• [İstenenler]: İçtihat metnine göre mahkeme kararını kim temyiz etmiştir?

• [Verilen metin]:
::::
"İçtihat Metni"
MAHKEMESİ :Asliye Hukuk Mahkemesi
SAYISI : 2021/217 Esas, 2022/442 Karar
KARAR : Kısmen kabul
Taraflar arasındaki kamulaştırmasız el atılan taşınmaz bedelinin tahsiline ilişkin davada verilen karar hakkında yapılan temyiz incelemesi sonucunda, Dairemizce Mahkeme kararının bozulmasına karar verilmiştir.
Mahkemece bozma ilamına uyularak yeniden yapılan yargılama sonucunda; davanın bir kısım davacılar yönünden usulden reddine, bir kısım davacılar yönünden kabulüne karar verilmiştir.
Mahkeme kararı davalı idare vekili tarafından temyiz edilmekle; kesinlik, süre, temyiz şartı ve diğer usul eksiklikleri yönünden yapılan ön inceleme sonucunda;
Miktar veya her paydaş için değeri temyiz kesinlik sınırını aşmayan taşınır mal ve alacak davalarına ilişkin nihai kararlar 6100 sayılı Hukuk Muhakemeleri Kanunu'nun (6100 sayılı Kanun) geçici 3 üncü maddesi uyarınca uygulanmasına devam olunan mülga 1086 sayılı Hukuk Usulü Muhakemeleri Kanunu'nun (1086 sayılı Kanun) 427 nci maddesi uyarınca temyiz edilemez. Temyize konu edilen miktarın kesinlik sınırının altında kalması hâlinde 6100 sayılı Kanun'un geçici 3 üncü maddesi uyarınca uygulanmasına devam olunan mülga 1086 sayılı Kanun'un 427 ve 432 nci maddeleri uyarınca temyiz dilekçesinin reddine karar vermek gerekir.
::::
• [Veri bölümü]:
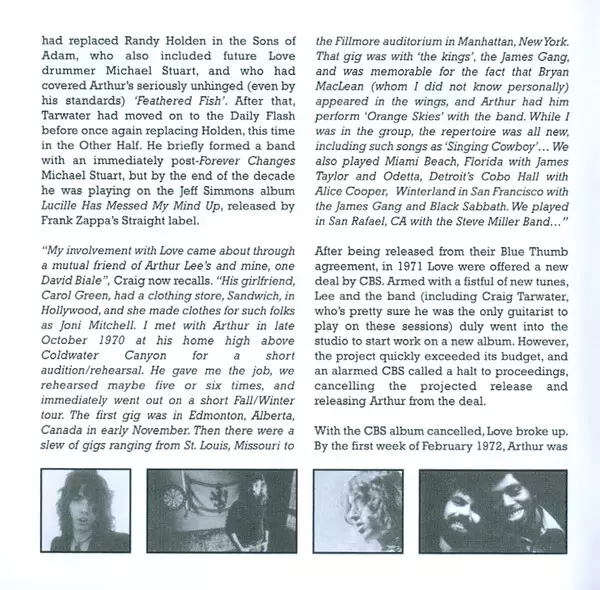 had replaced Randy Holden in the Sons of Adam, who also included future Love drummer Michael Stuart, and who had covered Arthur's seriously unhinged (even by his standards) 'Feathered Fish'. After that, Tarwater had moved on to the Daily Flash before once again replacing Holden, this time in the Other Half. He briefly formed a band with an immediately post-Forever Changes Michael Stuart, but by the end of the decade he was playing on the Jeff Simmons album Lucille Has Messed My Mind Up, released by Frank Zappa's Straight label.

"My involvement with Love came about through a mutual friend of Arthur Lee's and mine, one David Biale", Craig now recalls. "His girlfriend, Carol Green, had a clothing store, Sandwich, in Hollywood, and she made clothes for such folks as Joni Mitchell. I met with Arthur in late October 1970 at his home high above Coldwater Canyon for a short audition/rehearsal. He gave me the job, we rehearsed maybe five or six times, and immediately went out on a short Fall/Winter tour. The first gig was in Edmonton, Alberta, Canada in early November. Then there were a slew of gigs ranging from St. Louis, Missouri to the Fillmore auditorium in Manhattan, New York. That gig was with 'the kings', the James Gang, and was memorable for the fact that Bryan MacLean (whom I did not know personally) appeared in the wings, and Arthur had him perform 'Orange Skies' with the band. While I was in the group, the repertoire was all new, including such songs as 'Singing Cowboy'... We also played Miami Beach, Florida with James Taylor and Odetta, Detroit's Cobo Hall with Alice Cooper, Winterland in San Francisco with the James Gang and Black Sabbath. We played in San Rafael, CA with the Steve Miller Band..."

After being released from their Blue Thumb agreement, in 1971 Love were offered a new deal by CBS. Armed with a fistful of new tunes, Lee and the band (including Craig Tarwater, who's pretty sure he was the only guitarist to play on these sessions) duly went into the studio to start work on a new album. However, the project quickly exceeded its budget, and an alarmed CBS called a halt to proceedings, cancelling the projected release and releasing Arthur from the deal.

With the CBS album cancelled, Love broke up. By the first week of February 1972, Arthur was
::::
• [Çözüm]: Davalı idare vekili.